## Page text
- - - - - - -

The United States Citizenship and Immigration Services announced on Friday that entry-level computer programming jobs would no longer automatically qualify as a “specialty occupation,” which is a basic requirement for receiving an H-1B work visa. And on Monday, the Justice Department warned that it would look closely at any employer that showed a preference for hiring H-1B workers instead of Americans.
These steps will most likely fall short of dramatically affecting big tech companies like Google and Facebook. But the industry is still anticipating an executive order from Mr. Trump that could create additional changes to how H-1Bs and other work visas are issued.

The fear, if you're a tech company that relies upon immigrant tech talent, is that the Trump administration will scale back the visa program, which many in Silicon Valley believe needs to be severely ramped up. Last year, there were only 85,000 visas handed out and some 236,000 visa applications. 

As for the main disagreement between the tech industry and the Trump administration, it has to do with who stands to benefit and who stands to lose in the expansion of the H-1B program. Most tech firms say that they (and thus the U.S.) will benefit if the highly skilled immigrants who are educated here in the U.S. are allowed to stay and work in the U.S. in higher numbers. Whereas Trump seems to believe that these highly skilled workers take jobs away from qualified Americans. In turn, many tech employers like to point out that there aren't enough qualified Americans for the jobs they need, and so the highly skilled immigrants are essential and aren't taking away jobs from anyone.

- - - - - - -

## Information shown
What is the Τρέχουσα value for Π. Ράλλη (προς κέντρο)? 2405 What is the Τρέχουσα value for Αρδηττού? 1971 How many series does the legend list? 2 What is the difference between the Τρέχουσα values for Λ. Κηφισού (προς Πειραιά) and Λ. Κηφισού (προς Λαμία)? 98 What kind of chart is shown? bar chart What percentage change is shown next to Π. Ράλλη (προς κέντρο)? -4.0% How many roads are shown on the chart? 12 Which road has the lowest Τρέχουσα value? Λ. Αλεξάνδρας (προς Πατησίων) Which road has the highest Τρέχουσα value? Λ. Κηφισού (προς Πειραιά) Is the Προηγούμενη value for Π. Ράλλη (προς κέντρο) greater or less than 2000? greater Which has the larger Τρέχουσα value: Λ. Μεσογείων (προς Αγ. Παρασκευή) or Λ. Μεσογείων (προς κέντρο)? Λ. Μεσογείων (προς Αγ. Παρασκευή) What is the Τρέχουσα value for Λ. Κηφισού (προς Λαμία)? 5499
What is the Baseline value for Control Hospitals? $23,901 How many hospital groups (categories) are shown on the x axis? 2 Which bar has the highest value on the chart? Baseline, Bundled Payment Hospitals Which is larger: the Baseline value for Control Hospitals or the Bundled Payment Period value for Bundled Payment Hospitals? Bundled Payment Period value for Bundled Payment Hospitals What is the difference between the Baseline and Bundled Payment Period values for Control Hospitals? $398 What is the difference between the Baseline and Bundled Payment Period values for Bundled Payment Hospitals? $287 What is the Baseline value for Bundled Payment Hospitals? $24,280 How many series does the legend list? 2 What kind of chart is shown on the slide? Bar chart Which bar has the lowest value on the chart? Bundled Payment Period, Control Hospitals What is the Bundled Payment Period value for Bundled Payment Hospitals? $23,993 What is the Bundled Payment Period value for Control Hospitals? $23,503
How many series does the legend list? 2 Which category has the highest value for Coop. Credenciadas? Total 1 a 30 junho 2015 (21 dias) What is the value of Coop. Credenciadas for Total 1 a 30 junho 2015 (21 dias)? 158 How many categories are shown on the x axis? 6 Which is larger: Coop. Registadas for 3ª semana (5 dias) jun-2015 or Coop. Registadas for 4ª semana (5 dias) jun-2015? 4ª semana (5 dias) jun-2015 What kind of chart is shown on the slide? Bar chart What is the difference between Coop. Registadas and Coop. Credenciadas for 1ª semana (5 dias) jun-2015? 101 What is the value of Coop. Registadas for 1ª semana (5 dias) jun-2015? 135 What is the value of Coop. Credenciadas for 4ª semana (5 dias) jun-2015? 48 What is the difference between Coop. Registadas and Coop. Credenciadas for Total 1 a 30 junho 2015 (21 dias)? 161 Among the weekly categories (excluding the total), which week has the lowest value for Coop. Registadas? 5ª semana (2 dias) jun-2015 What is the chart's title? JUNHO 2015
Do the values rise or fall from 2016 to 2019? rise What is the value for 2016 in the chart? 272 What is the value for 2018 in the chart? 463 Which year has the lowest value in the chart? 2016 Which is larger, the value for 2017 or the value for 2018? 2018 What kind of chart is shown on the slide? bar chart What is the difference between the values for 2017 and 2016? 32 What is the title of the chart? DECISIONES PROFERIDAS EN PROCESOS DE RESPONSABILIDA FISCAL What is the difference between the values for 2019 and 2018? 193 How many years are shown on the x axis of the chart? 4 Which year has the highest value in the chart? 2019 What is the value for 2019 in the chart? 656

- - - - - - -

Reproduce the passage on H-1B work visas above in full, word for word and with its paragraph breaks intact.

The United States Citizenship and Immigration Services announced on Friday that entry-level computer programming jobs would no longer automatically qualify as a “specialty occupation,” which is a basic requirement for receiving an H-1B work visa. And on Monday, the Justice Department warned that it would look closely at any employer that showed a preference for hiring H-1B workers instead of Americans.
These steps will most likely fall short of dramatically affecting big tech companies like Google and Facebook. But the industry is still anticipating an executive order from Mr. Trump that could create additional changes to how H-1Bs and other work visas are issued.

The fear, if you're a tech company that relies upon immigrant tech talent, is that the Trump administration will scale back the visa program, which many in Silicon Valley believe needs to be severely ramped up. Last year, there were only 85,000 visas handed out and some 236,000 visa applications. 

As for the main disagreement between the tech industry and the Trump administration, it has to do with who stands to benefit and who stands to lose in the expansion of the H-1B program. Most tech firms say that they (and thus the U.S.) will benefit if the highly skilled immigrants who are educated here in the U.S. are allowed to stay and work in the U.S. in higher numbers. Whereas Trump seems to believe that these highly skilled workers take jobs away from qualified Americans. In turn, many tech employers like to point out that there aren't enough qualified Americans for the jobs they need, and so the highly skilled immigrants are essential and aren't taking away jobs from anyone.